> **Consigne**
Pouvez-vous recopier mot pour mot le passage de l'extrait sur la lettre de Benoît XVI, en commençant par « Hier matin a » et en allant jusqu'à « de sa mère. » ?

> **Extrait de page**

Renato Farina commente avec finesse et- délicatesse le soi-disant mea culpa du Pape émérite, dans une lettre qui au fond a été peu médiatisée (gêne-t-elle, comme son auteur?), et malheureusement le plus souvent mal comprise par ceux qui l’ont lue par devoir professionnel plus que par intérêt pour son contenu, au-delà du mot-talisman « je m’excuse » (au moins si j’en crois ma revue d’internet)

Sa Sainteté le Pape émérite Benoît XVI sur l’essence du christianisme. Il jette ses filets pour la dernière fois, dans une mer où l’Église ne pêche plus…

Hier matin a été diffusée la lettre de Benoît XVI aux « chers frères et sœurs » de son diocèse d’origine, Munich et Freising, qu’il ressent toujours comme « ma patrie » la Bavière. Quel genre de lettre est-ce ? De la défense ? Une contre-attaque ? C’est l’offrande de son âme et de son corps au monde entier comme le ferait un enfant, afin que celui-ci le juge en attendant cet autre Juge. Il est confronté à la mort, mais il est « heureux » comme un petit enfant à peine sevré et qui sera bientôt dans les bras de sa mère.

> **Données ci-dessous**
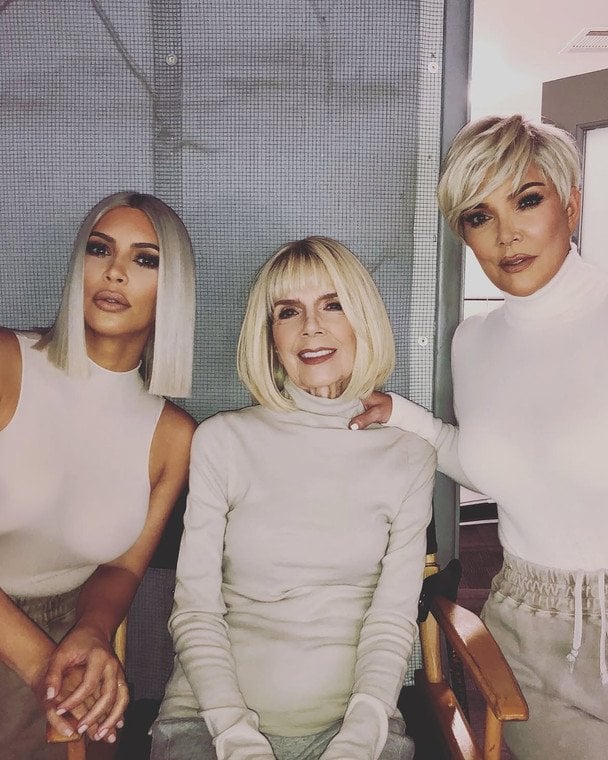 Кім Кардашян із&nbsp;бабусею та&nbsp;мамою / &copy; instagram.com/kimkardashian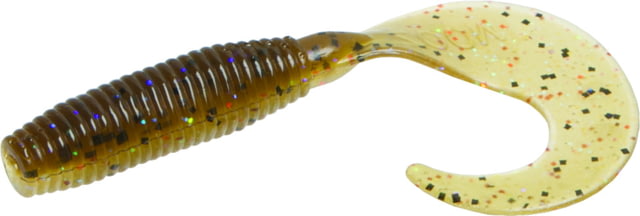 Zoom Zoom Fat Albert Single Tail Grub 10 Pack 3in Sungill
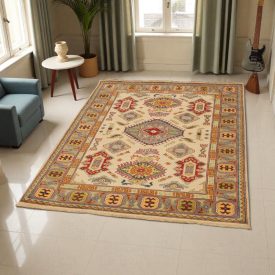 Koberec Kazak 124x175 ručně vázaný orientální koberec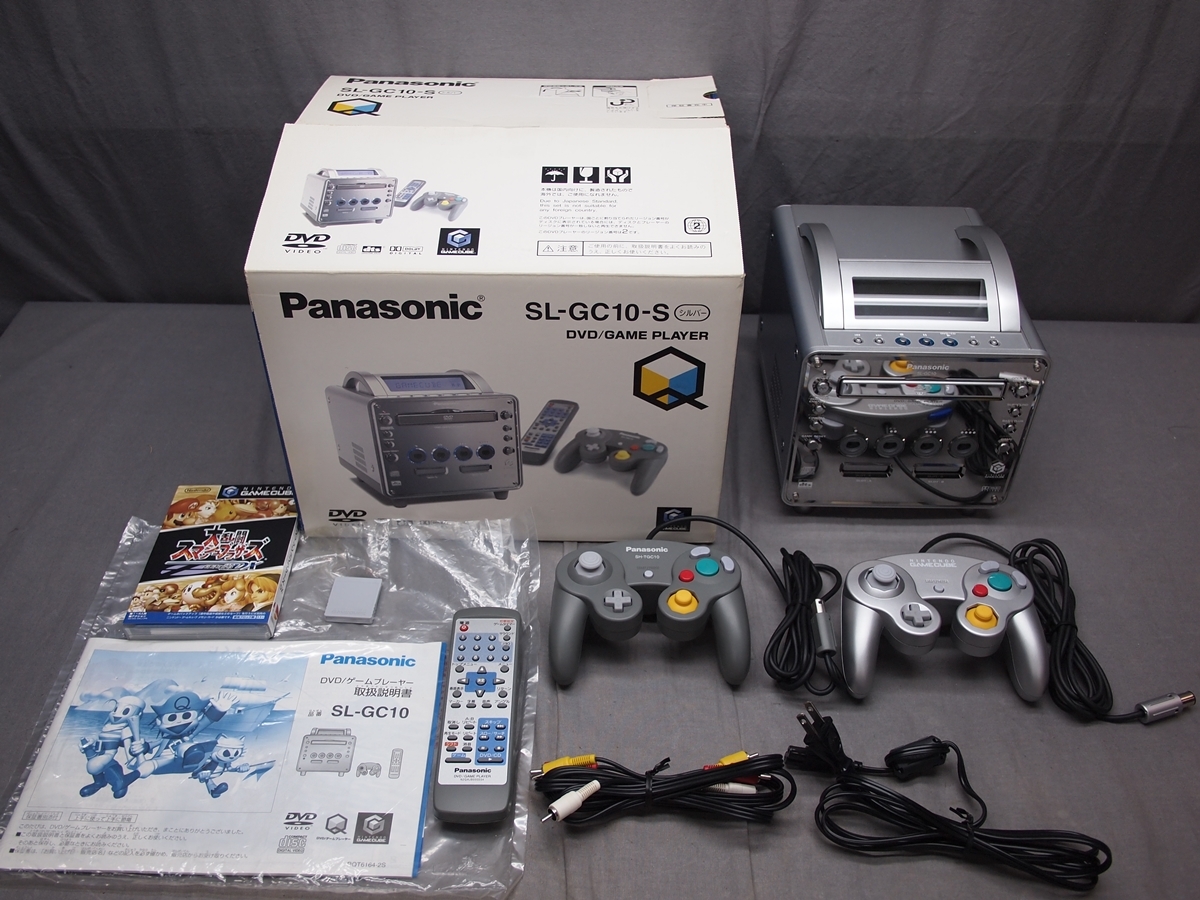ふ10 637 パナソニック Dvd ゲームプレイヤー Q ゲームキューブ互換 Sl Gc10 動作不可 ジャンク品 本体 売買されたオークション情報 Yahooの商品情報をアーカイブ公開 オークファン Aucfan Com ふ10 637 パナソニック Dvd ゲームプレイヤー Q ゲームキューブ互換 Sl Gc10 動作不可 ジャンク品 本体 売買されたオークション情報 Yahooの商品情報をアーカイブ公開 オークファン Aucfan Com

> **Réponse rédigée**
Hier matin a été diffusée la lettre de Benoît XVI aux « chers frères et sœurs » de son diocèse d’origine, Munich et Freising, qu’il ressent toujours comme « ma patrie » la Bavière. Quel genre de lettre est-ce ? De la défense ? Une contre-attaque ? C’est l’offrande de son âme et de son corps au monde entier comme le ferait un enfant, afin que celui-ci le juge en attendant cet autre Juge. Il est confronté à la mort, mais il est « heureux » comme un petit enfant à peine sevré et qui sera bientôt dans les bras de sa mère.